192. Many have a strong desire to help others but lack the ability. Many have adequate ability to help others but lack the desire. To truly help, both the ability and desire to help are necessary. However, most people claim to be praying for others' welfare instead of actually helping them. This is relatively easier to do, and if one doesn't do it, there's no way to prove it—making it safe as well.

193. The less one expects from others, the greater one's capacity to love others. Love that demands expectations is as much calculation as it is love. One who loves does so because loving feels good to them. The one being loved might not find it pleasant to love in return—isn't that so? Love is not a business where one must receive in exchange for giving!

194. Good people have an innate tendency to nag in the ears of bad people. This is why good people quickly become irritating. Most of the world's charming and popular personalities are actually bad as human beings.

195. Behind the externally hardest hearts often lies the softest heart. People become hard because life forces them to. There is no shortage of people ready to crush the soft-hearted.

196. Until you learn to be mischievous, you must endure mischief. There are precious few people who value goodness. Almost all petty people think everyone else is as petty as they are, and from such thinking they continuously act petty. Whether you are petty or not, if you show too much humility to petty people, you'll spend your entire life enduring pettiness.

197. First, they will silently plant the seeds of their own culture in ours, then grow into trees and establish their cultural dominance among us. We too will one day become accustomed to losing our own culture. Then we'll see that even though we've gone blind, we're quite happy just being able to walk with the support of a stick!

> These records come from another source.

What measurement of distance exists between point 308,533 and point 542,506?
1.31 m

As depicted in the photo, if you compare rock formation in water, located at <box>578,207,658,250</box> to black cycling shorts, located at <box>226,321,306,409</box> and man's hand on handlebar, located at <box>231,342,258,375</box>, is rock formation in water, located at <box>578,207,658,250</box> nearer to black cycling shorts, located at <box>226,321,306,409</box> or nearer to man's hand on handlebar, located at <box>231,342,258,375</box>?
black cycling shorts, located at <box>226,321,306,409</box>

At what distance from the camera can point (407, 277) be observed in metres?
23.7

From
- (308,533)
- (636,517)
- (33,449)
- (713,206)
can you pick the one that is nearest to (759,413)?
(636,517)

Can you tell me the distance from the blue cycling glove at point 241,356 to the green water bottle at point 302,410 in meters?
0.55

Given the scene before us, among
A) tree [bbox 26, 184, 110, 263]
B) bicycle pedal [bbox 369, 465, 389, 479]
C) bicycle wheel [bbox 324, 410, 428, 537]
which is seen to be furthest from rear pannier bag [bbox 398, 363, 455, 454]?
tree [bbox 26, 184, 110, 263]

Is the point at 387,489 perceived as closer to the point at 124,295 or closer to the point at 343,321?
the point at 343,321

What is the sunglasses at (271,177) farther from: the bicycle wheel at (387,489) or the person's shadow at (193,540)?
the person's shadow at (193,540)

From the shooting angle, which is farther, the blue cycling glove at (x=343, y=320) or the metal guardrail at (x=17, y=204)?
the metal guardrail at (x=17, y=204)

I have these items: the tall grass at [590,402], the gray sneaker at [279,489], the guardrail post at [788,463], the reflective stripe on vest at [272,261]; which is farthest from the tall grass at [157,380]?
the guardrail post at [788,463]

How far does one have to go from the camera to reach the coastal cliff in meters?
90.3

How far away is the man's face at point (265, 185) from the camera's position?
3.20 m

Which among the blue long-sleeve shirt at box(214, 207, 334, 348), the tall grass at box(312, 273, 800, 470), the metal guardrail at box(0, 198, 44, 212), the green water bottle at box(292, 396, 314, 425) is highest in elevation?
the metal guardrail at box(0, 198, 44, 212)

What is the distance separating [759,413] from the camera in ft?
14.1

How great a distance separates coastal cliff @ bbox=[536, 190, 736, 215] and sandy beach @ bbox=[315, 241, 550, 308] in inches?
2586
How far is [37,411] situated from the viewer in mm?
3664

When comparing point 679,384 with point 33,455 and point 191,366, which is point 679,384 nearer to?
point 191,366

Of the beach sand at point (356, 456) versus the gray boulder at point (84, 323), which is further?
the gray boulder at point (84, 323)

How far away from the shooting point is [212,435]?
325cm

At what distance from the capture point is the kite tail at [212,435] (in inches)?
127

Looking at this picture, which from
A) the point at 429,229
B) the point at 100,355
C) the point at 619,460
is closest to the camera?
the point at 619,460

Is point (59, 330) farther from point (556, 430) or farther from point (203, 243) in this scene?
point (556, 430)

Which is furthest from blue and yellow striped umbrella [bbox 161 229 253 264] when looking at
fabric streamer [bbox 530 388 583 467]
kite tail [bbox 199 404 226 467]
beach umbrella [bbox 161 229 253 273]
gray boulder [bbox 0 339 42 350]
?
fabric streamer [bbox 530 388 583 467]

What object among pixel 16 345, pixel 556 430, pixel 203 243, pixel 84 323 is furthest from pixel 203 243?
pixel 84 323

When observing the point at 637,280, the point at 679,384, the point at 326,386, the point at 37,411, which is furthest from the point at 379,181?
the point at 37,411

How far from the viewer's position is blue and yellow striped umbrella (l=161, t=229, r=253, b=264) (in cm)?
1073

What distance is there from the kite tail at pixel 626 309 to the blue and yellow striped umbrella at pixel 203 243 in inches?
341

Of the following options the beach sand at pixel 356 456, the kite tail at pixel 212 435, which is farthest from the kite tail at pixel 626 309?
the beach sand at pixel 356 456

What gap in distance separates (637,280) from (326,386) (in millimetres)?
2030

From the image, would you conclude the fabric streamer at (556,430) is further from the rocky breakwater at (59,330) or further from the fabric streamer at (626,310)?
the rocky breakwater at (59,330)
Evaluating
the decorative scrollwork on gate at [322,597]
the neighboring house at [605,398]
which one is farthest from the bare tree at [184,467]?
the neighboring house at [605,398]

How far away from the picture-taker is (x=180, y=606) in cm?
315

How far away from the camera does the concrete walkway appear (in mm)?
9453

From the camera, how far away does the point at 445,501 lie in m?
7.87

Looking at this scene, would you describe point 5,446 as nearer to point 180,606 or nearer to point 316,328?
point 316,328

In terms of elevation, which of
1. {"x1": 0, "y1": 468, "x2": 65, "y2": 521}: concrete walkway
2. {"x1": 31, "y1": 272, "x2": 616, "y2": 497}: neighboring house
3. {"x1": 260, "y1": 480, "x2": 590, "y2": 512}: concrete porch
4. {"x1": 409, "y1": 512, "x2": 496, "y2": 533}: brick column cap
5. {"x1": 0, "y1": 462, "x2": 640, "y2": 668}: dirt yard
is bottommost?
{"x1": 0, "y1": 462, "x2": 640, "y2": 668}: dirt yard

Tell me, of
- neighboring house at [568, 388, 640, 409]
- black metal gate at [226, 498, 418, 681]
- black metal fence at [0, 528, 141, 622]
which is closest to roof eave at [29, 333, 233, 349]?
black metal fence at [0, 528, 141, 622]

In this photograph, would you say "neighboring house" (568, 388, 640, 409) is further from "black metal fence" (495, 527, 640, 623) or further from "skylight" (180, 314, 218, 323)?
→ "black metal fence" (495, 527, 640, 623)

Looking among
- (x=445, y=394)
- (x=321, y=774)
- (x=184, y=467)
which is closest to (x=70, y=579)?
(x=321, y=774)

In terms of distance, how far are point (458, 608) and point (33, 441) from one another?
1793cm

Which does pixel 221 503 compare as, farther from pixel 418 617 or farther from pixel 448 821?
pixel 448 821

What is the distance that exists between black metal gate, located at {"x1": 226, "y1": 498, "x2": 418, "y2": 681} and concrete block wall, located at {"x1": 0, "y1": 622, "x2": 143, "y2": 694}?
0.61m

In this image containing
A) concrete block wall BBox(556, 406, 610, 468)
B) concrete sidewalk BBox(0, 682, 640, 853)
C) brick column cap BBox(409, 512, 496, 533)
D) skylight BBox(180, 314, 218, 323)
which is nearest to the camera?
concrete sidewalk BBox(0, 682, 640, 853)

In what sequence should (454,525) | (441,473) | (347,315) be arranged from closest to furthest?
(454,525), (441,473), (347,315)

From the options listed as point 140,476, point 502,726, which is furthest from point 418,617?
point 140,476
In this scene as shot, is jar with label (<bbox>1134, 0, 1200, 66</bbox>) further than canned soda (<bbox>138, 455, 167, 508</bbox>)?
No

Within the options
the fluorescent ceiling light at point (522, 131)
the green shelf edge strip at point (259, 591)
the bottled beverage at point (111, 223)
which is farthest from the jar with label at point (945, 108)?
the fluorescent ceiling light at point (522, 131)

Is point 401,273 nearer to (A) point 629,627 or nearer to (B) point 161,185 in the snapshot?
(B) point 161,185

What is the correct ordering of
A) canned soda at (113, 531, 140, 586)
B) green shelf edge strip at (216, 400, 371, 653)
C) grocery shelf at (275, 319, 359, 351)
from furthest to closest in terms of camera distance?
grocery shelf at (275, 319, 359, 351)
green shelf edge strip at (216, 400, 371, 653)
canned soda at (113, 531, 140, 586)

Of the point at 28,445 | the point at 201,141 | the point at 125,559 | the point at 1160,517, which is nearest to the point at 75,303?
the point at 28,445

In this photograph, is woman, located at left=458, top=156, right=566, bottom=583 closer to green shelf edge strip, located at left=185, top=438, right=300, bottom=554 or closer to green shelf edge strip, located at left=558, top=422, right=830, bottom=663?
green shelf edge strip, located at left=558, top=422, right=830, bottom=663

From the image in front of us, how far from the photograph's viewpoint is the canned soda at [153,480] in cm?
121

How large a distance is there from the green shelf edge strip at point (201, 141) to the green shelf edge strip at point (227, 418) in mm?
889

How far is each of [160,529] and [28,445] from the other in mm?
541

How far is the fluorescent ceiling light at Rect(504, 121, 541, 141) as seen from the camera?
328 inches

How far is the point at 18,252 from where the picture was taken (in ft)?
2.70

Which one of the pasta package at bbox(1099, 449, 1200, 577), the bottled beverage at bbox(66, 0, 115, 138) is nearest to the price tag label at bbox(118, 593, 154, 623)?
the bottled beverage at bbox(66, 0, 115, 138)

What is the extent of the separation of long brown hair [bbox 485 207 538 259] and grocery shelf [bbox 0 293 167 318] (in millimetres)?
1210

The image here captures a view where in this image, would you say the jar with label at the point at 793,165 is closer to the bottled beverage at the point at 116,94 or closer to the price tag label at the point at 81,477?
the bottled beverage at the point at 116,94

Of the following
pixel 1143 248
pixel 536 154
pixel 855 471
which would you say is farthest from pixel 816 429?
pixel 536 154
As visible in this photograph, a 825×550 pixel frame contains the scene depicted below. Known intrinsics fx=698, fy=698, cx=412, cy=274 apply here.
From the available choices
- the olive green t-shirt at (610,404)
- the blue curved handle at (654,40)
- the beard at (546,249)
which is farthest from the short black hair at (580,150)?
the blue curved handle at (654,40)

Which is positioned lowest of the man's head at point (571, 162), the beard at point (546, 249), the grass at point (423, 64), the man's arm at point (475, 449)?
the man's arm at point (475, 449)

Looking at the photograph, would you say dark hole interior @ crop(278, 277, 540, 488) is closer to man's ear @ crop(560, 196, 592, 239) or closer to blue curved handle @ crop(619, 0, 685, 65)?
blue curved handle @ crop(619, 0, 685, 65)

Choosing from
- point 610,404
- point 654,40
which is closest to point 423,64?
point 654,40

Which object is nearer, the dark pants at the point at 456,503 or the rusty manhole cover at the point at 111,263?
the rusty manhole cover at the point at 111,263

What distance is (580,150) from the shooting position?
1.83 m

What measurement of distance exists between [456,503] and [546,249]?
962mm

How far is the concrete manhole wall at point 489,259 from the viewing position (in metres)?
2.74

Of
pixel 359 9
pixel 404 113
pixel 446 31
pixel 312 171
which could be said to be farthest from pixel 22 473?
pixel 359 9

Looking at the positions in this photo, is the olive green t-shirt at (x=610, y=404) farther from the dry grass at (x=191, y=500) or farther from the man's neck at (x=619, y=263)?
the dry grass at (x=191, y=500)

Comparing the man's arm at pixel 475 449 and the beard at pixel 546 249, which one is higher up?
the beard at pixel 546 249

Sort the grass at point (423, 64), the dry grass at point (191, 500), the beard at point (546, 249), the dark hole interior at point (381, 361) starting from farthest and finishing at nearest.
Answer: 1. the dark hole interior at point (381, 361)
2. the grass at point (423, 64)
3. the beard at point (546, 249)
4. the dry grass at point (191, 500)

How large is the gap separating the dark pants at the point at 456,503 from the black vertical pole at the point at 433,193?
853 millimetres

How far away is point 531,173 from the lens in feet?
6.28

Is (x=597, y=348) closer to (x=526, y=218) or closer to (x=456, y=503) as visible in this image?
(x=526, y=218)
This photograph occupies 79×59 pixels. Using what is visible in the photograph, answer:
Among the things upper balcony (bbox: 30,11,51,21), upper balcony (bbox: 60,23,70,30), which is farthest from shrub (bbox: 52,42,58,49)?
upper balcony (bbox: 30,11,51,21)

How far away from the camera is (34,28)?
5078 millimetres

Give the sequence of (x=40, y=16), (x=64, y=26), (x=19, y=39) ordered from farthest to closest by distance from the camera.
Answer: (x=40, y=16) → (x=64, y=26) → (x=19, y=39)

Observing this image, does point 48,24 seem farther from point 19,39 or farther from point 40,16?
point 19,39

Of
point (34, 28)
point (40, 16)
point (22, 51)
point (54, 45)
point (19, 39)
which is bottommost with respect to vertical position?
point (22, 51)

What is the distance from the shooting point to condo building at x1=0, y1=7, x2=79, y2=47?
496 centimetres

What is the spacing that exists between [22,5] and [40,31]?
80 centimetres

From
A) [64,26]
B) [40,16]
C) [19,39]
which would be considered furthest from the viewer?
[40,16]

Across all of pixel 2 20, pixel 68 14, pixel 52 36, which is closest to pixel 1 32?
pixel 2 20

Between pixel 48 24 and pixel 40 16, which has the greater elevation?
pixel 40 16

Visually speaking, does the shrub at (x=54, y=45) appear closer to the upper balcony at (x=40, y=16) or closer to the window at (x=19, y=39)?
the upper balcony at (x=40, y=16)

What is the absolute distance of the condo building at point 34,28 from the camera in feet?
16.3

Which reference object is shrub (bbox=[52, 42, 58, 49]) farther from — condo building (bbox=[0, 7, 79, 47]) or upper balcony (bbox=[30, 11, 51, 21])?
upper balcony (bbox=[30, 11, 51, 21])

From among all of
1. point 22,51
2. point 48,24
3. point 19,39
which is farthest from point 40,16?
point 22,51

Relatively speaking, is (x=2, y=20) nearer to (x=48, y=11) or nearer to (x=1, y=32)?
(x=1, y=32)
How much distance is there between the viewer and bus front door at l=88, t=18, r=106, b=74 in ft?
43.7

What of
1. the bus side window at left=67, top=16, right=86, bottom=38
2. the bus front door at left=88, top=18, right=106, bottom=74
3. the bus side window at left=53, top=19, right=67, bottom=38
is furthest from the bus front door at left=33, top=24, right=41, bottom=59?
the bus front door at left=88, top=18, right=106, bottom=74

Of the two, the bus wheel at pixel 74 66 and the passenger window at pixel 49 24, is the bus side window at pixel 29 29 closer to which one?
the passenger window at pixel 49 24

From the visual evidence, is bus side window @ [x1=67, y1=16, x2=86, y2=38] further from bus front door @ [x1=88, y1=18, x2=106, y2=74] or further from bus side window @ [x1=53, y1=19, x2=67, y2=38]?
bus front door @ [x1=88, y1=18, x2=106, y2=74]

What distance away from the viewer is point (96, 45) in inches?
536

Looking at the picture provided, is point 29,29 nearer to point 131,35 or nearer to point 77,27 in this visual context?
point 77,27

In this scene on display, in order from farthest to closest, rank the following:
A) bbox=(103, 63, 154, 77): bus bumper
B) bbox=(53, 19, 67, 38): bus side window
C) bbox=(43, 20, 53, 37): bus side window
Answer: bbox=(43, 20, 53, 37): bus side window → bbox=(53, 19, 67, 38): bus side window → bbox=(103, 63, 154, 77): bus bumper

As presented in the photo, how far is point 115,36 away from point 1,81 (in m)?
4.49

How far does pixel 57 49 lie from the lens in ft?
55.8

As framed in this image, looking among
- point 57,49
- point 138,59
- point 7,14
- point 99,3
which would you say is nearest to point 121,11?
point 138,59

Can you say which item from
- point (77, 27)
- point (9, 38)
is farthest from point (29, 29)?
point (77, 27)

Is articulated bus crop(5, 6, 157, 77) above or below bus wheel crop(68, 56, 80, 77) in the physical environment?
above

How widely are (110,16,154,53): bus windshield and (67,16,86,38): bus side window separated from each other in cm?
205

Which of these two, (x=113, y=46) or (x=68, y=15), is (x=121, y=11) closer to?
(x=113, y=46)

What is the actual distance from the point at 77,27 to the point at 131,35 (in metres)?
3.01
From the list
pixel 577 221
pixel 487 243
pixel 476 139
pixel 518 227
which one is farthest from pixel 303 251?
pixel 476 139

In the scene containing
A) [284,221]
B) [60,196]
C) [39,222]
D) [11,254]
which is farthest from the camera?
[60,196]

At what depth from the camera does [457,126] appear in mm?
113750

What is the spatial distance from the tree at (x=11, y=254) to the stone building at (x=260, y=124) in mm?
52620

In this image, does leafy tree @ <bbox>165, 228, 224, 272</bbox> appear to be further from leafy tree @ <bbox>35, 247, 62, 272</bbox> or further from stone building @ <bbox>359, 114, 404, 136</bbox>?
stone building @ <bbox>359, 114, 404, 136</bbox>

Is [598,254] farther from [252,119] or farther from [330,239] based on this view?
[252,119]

198. If I don't keep my dirty clothes in front of my eyes, I forget they need to be sent for washing—just like everything else!

199. Expressing oneself weakly before others is equivalent to dishonoring oneself. However, if such weak expression is part of an act that helps one win or stay well, then such weakness is merely another name for strength. There are many people in this world with sick mentalities who find joy in seeing others express themselves weakly. If there's something to be gained from such people, what's wrong with such a successful performance of weakness?

200. People make wrong decisions due to lack of maturity. The decisions they make after making mistakes are actually correct! That's where real truth emerges. The greatest advantage of making a big mistake early in life is that you can comfortably spend the middle and end of your life dealing only with small mistakes.